Ospedale San Vincenzo

«No alla chiusura della Cardiochirurgia pediatrica»: Taormina, i consiglieri comunali si incatenano per protesta

Azione eclatante dei politici dell'hinterland all'ingresso dell'ospedale San Vincenzo. Si oppongono al probabile mancato rinnovo della convenzione in scadenza con il "Bambin Gesù". «Quel Centro garantisce assistenza a tutta la Sicilia orientale. Inoltre trasferendolo a Palermo si getterebbero al vento undici milioni di euro che la Regione ha investito quando venne potenziata la struttura».

Tempo di lettura: 2 minuti

MESSINA. Hanno scelto una protesta eclatante i consiglieri comunali dei paesi dell’hinterland taorminese che ieri mattina si sono simbolicamente incatenati all’ingresso dell’ospedale San Vincenzo di Taormina, per dire no alla chiusura del centro di Cardiochirurgia pediatrica “Bambin Gesù”.

Se, come sembra, la Regione non dovesse rinnovare la convenzione, il presidio sanitario dal prossimo 12 giugno verrà infatti trasferito a Palermo. Una scelta che sarebbe assunta nonostante l’Asp di Messina abbia previsto, all’interno della nuova convenzione una riduzione delle spese pari al 65%, in modo da contenere drasticamente i costi della struttura.

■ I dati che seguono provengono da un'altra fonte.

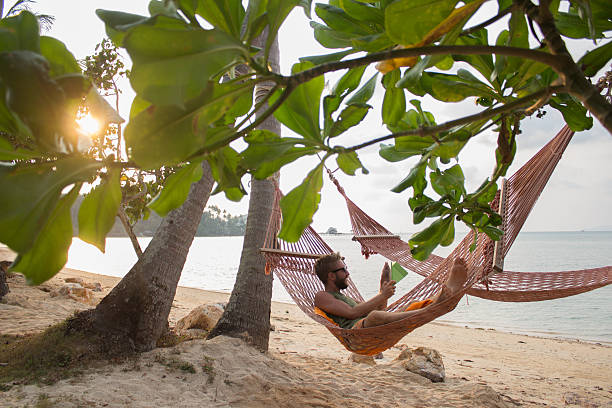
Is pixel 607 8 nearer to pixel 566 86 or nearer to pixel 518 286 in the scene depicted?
pixel 566 86

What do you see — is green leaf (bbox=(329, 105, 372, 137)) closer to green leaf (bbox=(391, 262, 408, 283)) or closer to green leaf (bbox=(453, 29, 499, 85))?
green leaf (bbox=(453, 29, 499, 85))

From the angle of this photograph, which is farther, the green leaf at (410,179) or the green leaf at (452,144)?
the green leaf at (410,179)

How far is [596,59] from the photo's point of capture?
56cm

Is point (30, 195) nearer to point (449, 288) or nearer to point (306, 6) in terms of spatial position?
point (306, 6)

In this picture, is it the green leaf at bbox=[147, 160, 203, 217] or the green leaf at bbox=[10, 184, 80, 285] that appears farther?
the green leaf at bbox=[147, 160, 203, 217]

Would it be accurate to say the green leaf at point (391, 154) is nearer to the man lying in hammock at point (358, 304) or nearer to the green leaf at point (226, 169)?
the green leaf at point (226, 169)

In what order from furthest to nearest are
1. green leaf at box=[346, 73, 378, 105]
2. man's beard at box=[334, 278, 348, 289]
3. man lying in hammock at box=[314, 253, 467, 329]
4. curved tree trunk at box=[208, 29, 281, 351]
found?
curved tree trunk at box=[208, 29, 281, 351] → man's beard at box=[334, 278, 348, 289] → man lying in hammock at box=[314, 253, 467, 329] → green leaf at box=[346, 73, 378, 105]

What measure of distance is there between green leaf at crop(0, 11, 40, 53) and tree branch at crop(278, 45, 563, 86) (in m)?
0.19

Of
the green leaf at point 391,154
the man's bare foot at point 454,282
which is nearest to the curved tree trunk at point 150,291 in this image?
the man's bare foot at point 454,282

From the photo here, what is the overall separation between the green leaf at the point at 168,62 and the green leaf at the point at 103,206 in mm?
162

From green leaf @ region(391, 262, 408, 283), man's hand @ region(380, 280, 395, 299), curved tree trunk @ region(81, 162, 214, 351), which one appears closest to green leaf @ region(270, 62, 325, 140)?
man's hand @ region(380, 280, 395, 299)

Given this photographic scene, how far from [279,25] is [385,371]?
338 cm

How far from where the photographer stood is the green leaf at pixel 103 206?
41 centimetres

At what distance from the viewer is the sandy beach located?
2033 millimetres
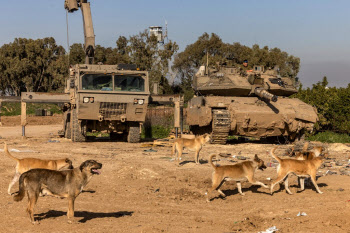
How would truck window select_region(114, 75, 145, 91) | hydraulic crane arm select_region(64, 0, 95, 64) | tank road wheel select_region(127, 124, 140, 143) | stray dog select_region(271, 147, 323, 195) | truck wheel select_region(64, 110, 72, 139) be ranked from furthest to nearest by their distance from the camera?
hydraulic crane arm select_region(64, 0, 95, 64), truck wheel select_region(64, 110, 72, 139), tank road wheel select_region(127, 124, 140, 143), truck window select_region(114, 75, 145, 91), stray dog select_region(271, 147, 323, 195)

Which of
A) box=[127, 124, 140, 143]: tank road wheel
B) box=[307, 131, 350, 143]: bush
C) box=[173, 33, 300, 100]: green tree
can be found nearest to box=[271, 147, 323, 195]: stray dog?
box=[127, 124, 140, 143]: tank road wheel

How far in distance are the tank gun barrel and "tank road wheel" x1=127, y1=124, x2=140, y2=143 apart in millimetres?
4871

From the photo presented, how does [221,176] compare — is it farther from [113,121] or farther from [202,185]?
[113,121]

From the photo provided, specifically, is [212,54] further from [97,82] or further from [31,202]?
[31,202]

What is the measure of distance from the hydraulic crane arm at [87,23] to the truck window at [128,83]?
301cm

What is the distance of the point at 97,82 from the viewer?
1898 cm

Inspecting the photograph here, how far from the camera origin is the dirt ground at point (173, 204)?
25.5ft

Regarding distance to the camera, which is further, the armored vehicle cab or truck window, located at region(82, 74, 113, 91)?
truck window, located at region(82, 74, 113, 91)

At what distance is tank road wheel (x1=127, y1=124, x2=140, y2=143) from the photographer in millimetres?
19828

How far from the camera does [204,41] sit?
5950cm

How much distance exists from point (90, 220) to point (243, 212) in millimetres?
2711

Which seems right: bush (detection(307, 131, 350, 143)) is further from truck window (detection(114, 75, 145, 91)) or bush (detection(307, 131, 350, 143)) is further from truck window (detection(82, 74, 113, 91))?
truck window (detection(82, 74, 113, 91))

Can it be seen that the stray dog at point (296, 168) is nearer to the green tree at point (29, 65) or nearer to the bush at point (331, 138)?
the bush at point (331, 138)

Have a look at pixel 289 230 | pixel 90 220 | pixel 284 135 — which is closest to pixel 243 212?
pixel 289 230
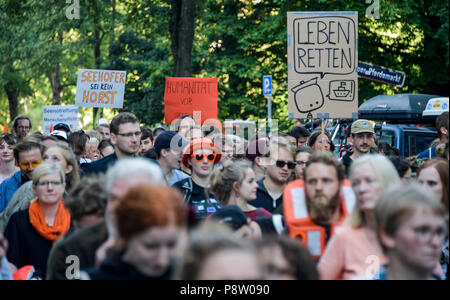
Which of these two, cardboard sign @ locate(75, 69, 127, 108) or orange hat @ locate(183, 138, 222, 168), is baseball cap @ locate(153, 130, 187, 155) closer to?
orange hat @ locate(183, 138, 222, 168)

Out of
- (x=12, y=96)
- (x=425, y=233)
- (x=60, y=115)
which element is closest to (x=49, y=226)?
(x=425, y=233)

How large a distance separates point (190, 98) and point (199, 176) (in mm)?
6781

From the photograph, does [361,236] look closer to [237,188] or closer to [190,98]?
[237,188]

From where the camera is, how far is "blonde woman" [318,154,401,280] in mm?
3998

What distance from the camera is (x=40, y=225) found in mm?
5590

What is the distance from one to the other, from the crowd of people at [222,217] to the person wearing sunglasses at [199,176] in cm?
1

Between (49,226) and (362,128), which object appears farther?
(362,128)

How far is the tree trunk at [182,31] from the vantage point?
1562 cm

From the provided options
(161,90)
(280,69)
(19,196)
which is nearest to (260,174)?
(19,196)

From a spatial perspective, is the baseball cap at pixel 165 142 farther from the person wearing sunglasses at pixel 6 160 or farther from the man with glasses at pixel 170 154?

Tra i fautori della manifestazione, il presidente del Consiglio comunale di Taormina Antonio D’Aveni, supportato dai colleghi di Castelmola, Letojanni e Giardini Naxos.

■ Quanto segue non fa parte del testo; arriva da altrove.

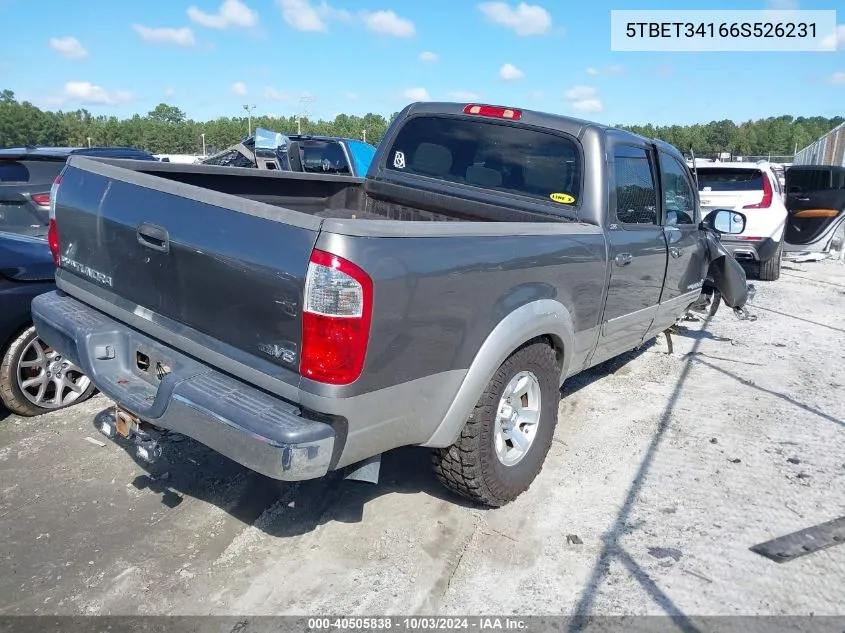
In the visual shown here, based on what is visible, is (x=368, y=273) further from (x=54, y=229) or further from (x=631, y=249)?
(x=631, y=249)

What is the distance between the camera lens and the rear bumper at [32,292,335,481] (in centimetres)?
239

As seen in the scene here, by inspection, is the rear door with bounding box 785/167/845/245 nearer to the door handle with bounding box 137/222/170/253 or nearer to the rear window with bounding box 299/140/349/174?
the rear window with bounding box 299/140/349/174

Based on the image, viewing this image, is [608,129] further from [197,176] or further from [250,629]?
[250,629]

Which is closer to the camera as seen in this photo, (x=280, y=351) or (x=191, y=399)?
(x=280, y=351)

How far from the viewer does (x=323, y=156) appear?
37.9 feet

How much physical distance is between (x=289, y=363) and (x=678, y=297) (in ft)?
12.4

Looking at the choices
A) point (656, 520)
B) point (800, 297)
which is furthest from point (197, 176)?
point (800, 297)

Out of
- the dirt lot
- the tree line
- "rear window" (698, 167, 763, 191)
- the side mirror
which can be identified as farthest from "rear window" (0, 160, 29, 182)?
the tree line

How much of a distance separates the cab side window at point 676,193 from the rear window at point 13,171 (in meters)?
6.15

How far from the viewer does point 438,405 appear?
2.83 meters

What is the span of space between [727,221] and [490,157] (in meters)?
2.35

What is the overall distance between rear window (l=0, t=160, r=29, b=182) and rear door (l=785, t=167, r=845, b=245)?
1094cm

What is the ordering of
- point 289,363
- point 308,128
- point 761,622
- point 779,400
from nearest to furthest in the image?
point 289,363, point 761,622, point 779,400, point 308,128

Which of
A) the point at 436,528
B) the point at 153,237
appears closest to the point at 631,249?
the point at 436,528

«Nelle scorse settimane- spiega D’Aveni- insieme a diversi esponenti del civico consesso abbiamo alzato l’attenzione su un provvedimento altamente dannoso non solo per la città di Taormina. Il centro di Cardiochirurgia pediatrica garantisce, infatti, assistenza all’intera Sicilia orientale e talvolta alla vicina Calabria. Tale protesta è soltanto l’inizio di una vera e propria crociata a tutela del Bambin Gesù e dello stesso ospedale San Vincenzo che nell’ultimo periodo è andato incontro a un progressivo smantellamento».

Ma il trasferimento del centro pediatrico non avrebbe ricadute soltanto sulla qualità del servizio sanitario della Perla dello Jonio. «Trasferendo il presidio a Palermo- precisa D’Aveni- si getterebbero al vento ben undici milioni di euro che la Regione ha investito cinque anni fa quando venne potenziata la struttura. Saremmo di fronte ad un probabile danno erariale per il quale sono pronto a rivolgermi alla Corte dei Conti».

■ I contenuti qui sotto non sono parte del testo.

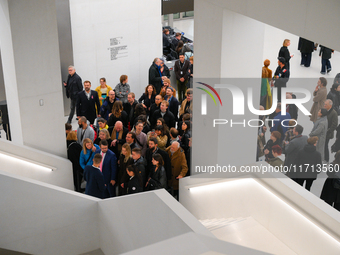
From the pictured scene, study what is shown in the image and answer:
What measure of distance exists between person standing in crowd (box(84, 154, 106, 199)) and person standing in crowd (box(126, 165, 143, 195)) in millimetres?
514

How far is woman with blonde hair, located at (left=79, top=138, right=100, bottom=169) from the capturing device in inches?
290

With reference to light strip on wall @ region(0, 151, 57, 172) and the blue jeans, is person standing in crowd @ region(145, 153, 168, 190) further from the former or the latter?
the blue jeans

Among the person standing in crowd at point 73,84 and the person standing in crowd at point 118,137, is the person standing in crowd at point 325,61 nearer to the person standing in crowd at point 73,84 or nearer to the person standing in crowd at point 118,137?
the person standing in crowd at point 73,84

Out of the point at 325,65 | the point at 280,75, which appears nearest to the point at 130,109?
the point at 280,75

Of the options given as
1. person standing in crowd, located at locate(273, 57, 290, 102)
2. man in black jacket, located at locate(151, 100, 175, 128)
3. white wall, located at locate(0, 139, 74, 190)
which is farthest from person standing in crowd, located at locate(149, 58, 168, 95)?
white wall, located at locate(0, 139, 74, 190)

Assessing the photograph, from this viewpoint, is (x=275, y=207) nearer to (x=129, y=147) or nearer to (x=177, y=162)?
(x=177, y=162)

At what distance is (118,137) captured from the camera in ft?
26.2

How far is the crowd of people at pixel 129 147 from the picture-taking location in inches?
271

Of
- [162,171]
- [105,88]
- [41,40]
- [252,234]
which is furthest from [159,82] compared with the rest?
[252,234]

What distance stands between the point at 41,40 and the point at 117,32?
4.80 m

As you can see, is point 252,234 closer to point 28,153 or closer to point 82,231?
point 82,231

Intanto, giovedì la questione verrà nuovamente affrontata in Aula. «Chiederò al sindaco Giardina- continua D’Aveni- di coinvolgere tutti i centri del comprensorio in modo da sensibilizzare istituzioni e cittadinanza sul probabile scippo che subiremo a breve. Dobbiamo inviare un segnale forte alla Regione, finora alcuni deputati dell’Ars ci avevano assicurato la mancata attuazione del piano smantellamento, ma i fatti dicono altro. L’amministrazione comunale di Taormina deve farsi sentire. Abbiamo iniziato a smuovere le acque, ringrazio i colleghi di Castelmola, Giardini Naxos e Letojanni per aver sposato la causa».